[과제 목표]: 아래 기록 전체에서 "white container" 표현을 모두 "gray container" 표현으로 바꾸고, 나머지는 그대로 둔 채 다시 적으세요.

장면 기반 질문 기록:

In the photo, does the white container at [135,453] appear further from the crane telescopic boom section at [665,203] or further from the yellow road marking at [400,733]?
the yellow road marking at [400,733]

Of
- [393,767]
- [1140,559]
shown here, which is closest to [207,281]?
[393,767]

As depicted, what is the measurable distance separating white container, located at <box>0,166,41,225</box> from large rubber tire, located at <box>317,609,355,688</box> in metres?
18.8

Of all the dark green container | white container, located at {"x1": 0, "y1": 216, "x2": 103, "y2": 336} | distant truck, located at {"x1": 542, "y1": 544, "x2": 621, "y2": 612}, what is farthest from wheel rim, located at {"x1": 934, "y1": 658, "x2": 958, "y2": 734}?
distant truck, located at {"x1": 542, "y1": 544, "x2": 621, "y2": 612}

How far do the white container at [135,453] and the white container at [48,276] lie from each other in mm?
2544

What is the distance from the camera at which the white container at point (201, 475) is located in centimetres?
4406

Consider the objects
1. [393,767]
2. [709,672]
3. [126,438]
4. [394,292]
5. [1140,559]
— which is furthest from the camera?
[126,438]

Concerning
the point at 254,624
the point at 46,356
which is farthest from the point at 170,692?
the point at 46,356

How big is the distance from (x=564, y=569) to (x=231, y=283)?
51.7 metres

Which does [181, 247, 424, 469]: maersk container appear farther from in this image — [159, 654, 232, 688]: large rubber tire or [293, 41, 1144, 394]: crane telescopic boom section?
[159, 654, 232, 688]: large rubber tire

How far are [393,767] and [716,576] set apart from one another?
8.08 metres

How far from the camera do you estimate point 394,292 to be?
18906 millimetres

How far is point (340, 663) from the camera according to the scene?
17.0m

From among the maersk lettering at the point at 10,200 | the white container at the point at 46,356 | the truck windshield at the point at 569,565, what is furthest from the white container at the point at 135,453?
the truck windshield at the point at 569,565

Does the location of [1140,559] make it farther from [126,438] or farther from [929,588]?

[아래 답변]:
In the photo, does the gray container at [135,453] appear further from the crane telescopic boom section at [665,203] or further from the yellow road marking at [400,733]?
the yellow road marking at [400,733]

Of
- [393,767]
- [1140,559]
shown here, which is closest to [207,281]?
[393,767]

As depicted, what is the measurable distance separating gray container, located at <box>0,166,41,225</box> from large rubber tire, located at <box>317,609,355,688</box> in metres?
18.8

Of all the dark green container | gray container, located at {"x1": 0, "y1": 216, "x2": 103, "y2": 336} | distant truck, located at {"x1": 542, "y1": 544, "x2": 621, "y2": 612}, what is farthest from wheel rim, located at {"x1": 934, "y1": 658, "x2": 958, "y2": 734}?
distant truck, located at {"x1": 542, "y1": 544, "x2": 621, "y2": 612}

How far do the gray container at [135,453] and the gray container at [48,276] lie from each other in mm?
2544

What is the distance from the camera at which the gray container at point (201, 475) is located in centimetres?
4406

Consider the objects
1. [393,767]
2. [709,672]
3. [126,438]
4. [394,292]
5. [1140,559]
— which is furthest from the camera?
[126,438]

Concerning
the point at 254,624
the point at 46,356
which is farthest from the point at 170,692?
the point at 46,356

How big is the distance from (x=564, y=569) to (x=231, y=283)?
51.7 metres

Which does [181, 247, 424, 469]: maersk container appear farther from in this image — [159, 654, 232, 688]: large rubber tire or [293, 41, 1144, 394]: crane telescopic boom section?
[159, 654, 232, 688]: large rubber tire

How far are [393,767] and [716,576] set apart from one another?
8.08 metres

How far from the camera do you estimate point 394,292 to be?
18906 millimetres

How far is point (340, 663) from the camera according to the scene?
17.0m

From among the maersk lettering at the point at 10,200 | the gray container at the point at 46,356 | the truck windshield at the point at 569,565, what is furthest from the gray container at the point at 135,453?
the truck windshield at the point at 569,565

Does the location of [1140,559] make it farther from [126,438] or farther from [929,588]?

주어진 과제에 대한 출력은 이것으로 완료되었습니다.